* REQUIRED WORK:
From the Deadbeat Scrolls text below, return the passage from "When the boy" up to and including "a solid reputation.", copied word for word.

* EXCERPTED TEXT:
# # # #

THE DEADBEAT SCROLLS

“Whoever welcomes a little child in my name welcomes me” (Mathew 18:5).

An archeologist digging in northern Israel has unearthed some scrolls that offer new insight into how Jesus was raised.

According to these scrolls, when Jesus’ mother Mary first heard she was pregnant, she was unhappy. It’s not that she felt any embarrassment about being unmarried and pregnant. The problem was that her career was just taking off. She hadn’t planned this pregnancy, and a baby might get in the way of her next promotion.

Mary’s doctor suggested an abortion. That didn’t sound like a bad option to Mary, but after thinking about it, she figured it might be nice to have a baby, after all. According to the newly discovered scrolls, Mary then talked it over with Joseph. They decided not to get married but simply to move in together and have the baby. They both figured they could find a way to deal with the baby without losing their careers.

The scrolls go on to say that when the baby was born, Mary took a six-week maternity leave. Then she went back to work full time at her exciting and fulfilling job as a software developer with Nazareth Networking. She found a day-care center for baby Jesus that looked fairly decent and didn’t cost too much.

When the boy was two, Mary and Joseph decided that living together had been working out quite well, so they got married. A year or so later, Joseph decided that building cabinets in Nazareth wasn’t bringing in as much money as he’d like. He could make more money as a regional distributor in Caesarea. That was a long commute, however, so Joseph worked in Caesarea from Monday to Friday and spent weekends in Nazareth with Jesus and Mary.

Jesus made it through day care and pre-school. He was especially cut when he sometimes called his caretaker “mommy.” When he was six, his parents had to choose a school for him. They decided to check out the school in their district that was run by the Roman government. Tuition was free–it was paid for by taxes–and the school had a solid reputation.

# # # #

* RECORDS SUPPLIED:
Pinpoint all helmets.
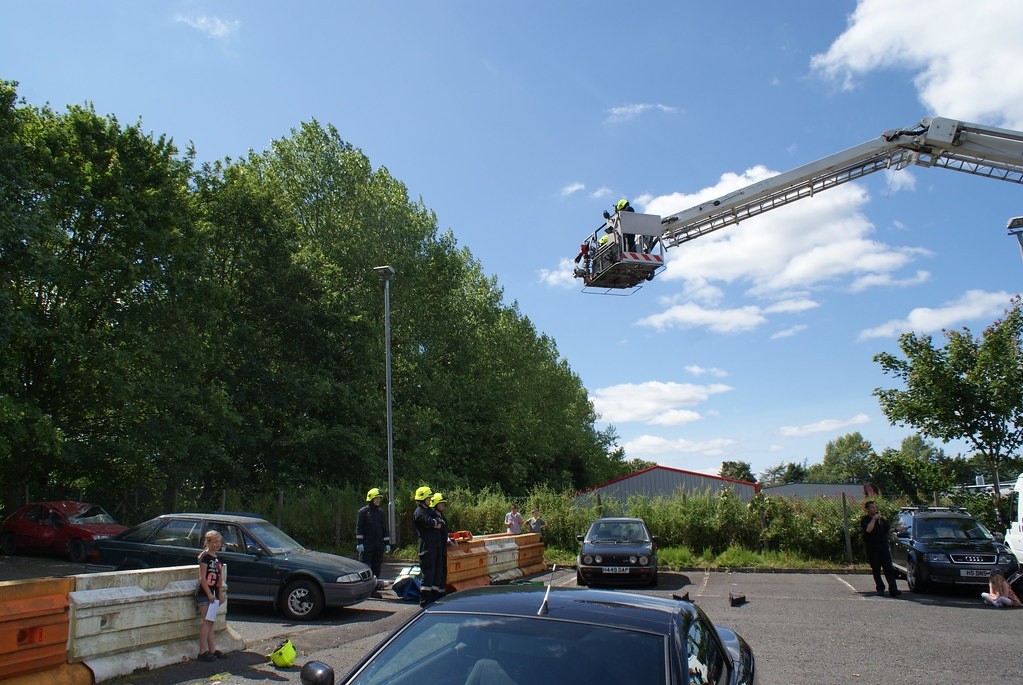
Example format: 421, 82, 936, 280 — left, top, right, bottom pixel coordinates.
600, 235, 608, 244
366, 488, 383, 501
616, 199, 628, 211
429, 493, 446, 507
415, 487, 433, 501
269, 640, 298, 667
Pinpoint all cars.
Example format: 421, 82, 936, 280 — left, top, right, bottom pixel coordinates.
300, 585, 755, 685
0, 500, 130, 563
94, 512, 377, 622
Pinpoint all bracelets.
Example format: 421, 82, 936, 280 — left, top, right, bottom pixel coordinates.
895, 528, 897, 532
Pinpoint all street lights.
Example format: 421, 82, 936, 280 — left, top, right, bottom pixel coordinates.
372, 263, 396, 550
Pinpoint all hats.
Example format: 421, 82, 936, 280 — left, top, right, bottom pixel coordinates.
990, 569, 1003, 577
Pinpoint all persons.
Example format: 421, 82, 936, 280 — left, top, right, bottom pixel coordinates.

# # # #

* TASK RESPONSE:
When the boy was two, Mary and Joseph decided that living together had been working out quite well, so they got married. A year or so later, Joseph decided that building cabinets in Nazareth wasn’t bringing in as much money as he’d like. He could make more money as a regional distributor in Caesarea. That was a long commute, however, so Joseph worked in Caesarea from Monday to Friday and spent weekends in Nazareth with Jesus and Mary.

Jesus made it through day care and pre-school. He was especially cut when he sometimes called his caretaker “mommy.” When he was six, his parents had to choose a school for him. They decided to check out the school in their district that was run by the Roman government. Tuition was free–it was paid for by taxes–and the school had a solid reputation.